● **Problem**
Make an exact copy of the entries below, with all images left out.

● **Data for analysis**
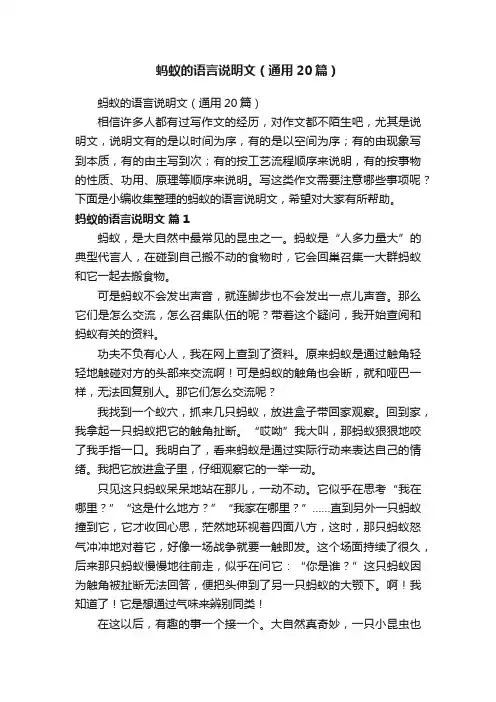 蚂蚁的语言说明文（通用20篇）

蚂蚁的语言说明文（通用20篇）

相信许多人都有过写作文的经历，对作文都不陌生吧，尤其是说明文，说明文有的是以时间为序，有的是以空间为序；有的由现象写到本质，有的由主写到次；有的按工艺流程顺序来说明，有的按事物的性质、功用、原理等顺序来说明。写这类作文需要注意哪些事项呢？下面是小编收集整理的蚂蚁的语言说明文，希望对大家有所帮助。

蚂蚁的语言说明文 篇1

蚂蚁，是大自然中最常见的昆虫之一。蚂蚁是“人多力量大”的典型代言人，在碰到自己搬不动的食物时，它会回巢召集一大群蚂蚁和它一起去搬食物。

可是蚂蚁不会发出声音，就连脚步也不会发出一点儿声音。那么它们是怎么交流，怎么召集队伍的呢？带着这个疑问，我开始查阅和蚂蚁有关的资料。

功夫不负有心人，我在网上查到了资料。原来蚂蚁是通过触角轻轻地触碰对方的头部来交流啊！可是蚂蚁的触角也会断，就和哑巴一样，无法回复别人。那它们怎么交流呢？

我找到一个蚁穴，抓来几只蚂蚁，放进盒子带回家观察。回到家，我拿起一只蚂蚁把它的触角扯断。“哎呦”我大叫，那蚂蚁狠狠地咬了我手指一口。我明白了，看来蚂蚁是通过实际行动来表达自己的情绪。我把它放进盒子里，仔细观察它的一举一动。

只见这只蚂蚁呆呆地站在那儿，一动不动。它似乎在思考“我在哪里？”“这是什么地方？”“我家在哪里？”……直到另外一只蚂蚁撞到它，它才收回心思，茫然地环视着四面八方，这时，那只蚂蚁怒气冲冲地对着它，好像一场战争就要一触即发。这个场面持续了很久，后来那只蚂蚁慢慢地往前走，似乎在问它：“你是谁？”这只蚂蚁因为触角被扯断无法回答，便把头伸到了另一只蚂蚁的大颚下。啊！我知道了！它是想通过气味来辨别同类！

在这以后，有趣的事一个接一个。大自然真奇妙，一只小昆虫也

● **Response box**
 蚂蚁的语言说明文（通用20篇）

蚂蚁的语言说明文（通用20篇）

相信许多人都有过写作文的经历，对作文都不陌生吧，尤其是说明文，说明文有的是以时间为序，有的是以空间为序；有的由现象写到本质，有的由主写到次；有的按工艺流程顺序来说明，有的按事物的性质、功用、原理等顺序来说明。写这类作文需要注意哪些事项呢？下面是小编收集整理的蚂蚁的语言说明文，希望对大家有所帮助。

蚂蚁的语言说明文 篇1

蚂蚁，是大自然中最常见的昆虫之一。蚂蚁是“人多力量大”的典型代言人，在碰到自己搬不动的食物时，它会回巢召集一大群蚂蚁和它一起去搬食物。

可是蚂蚁不会发出声音，就连脚步也不会发出一点儿声音。那么它们是怎么交流，怎么召集队伍的呢？带着这个疑问，我开始查阅和蚂蚁有关的资料。

功夫不负有心人，我在网上查到了资料。原来蚂蚁是通过触角轻轻地触碰对方的头部来交流啊！可是蚂蚁的触角也会断，就和哑巴一样，无法回复别人。那它们怎么交流呢？

我找到一个蚁穴，抓来几只蚂蚁，放进盒子带回家观察。回到家，我拿起一只蚂蚁把它的触角扯断。“哎呦”我大叫，那蚂蚁狠狠地咬了我手指一口。我明白了，看来蚂蚁是通过实际行动来表达自己的情绪。我把它放进盒子里，仔细观察它的一举一动。

只见这只蚂蚁呆呆地站在那儿，一动不动。它似乎在思考“我在哪里？”“这是什么地方？”“我家在哪里？”……直到另外一只蚂蚁撞到它，它才收回心思，茫然地环视着四面八方，这时，那只蚂蚁怒气冲冲地对着它，好像一场战争就要一触即发。这个场面持续了很久，后来那只蚂蚁慢慢地往前走，似乎在问它：“你是谁？”这只蚂蚁因为触角被扯断无法回答，便把头伸到了另一只蚂蚁的大颚下。啊！我知道了！它是想通过气味来辨别同类！

在这以后，有趣的事一个接一个。大自然真奇妙，一只小昆虫也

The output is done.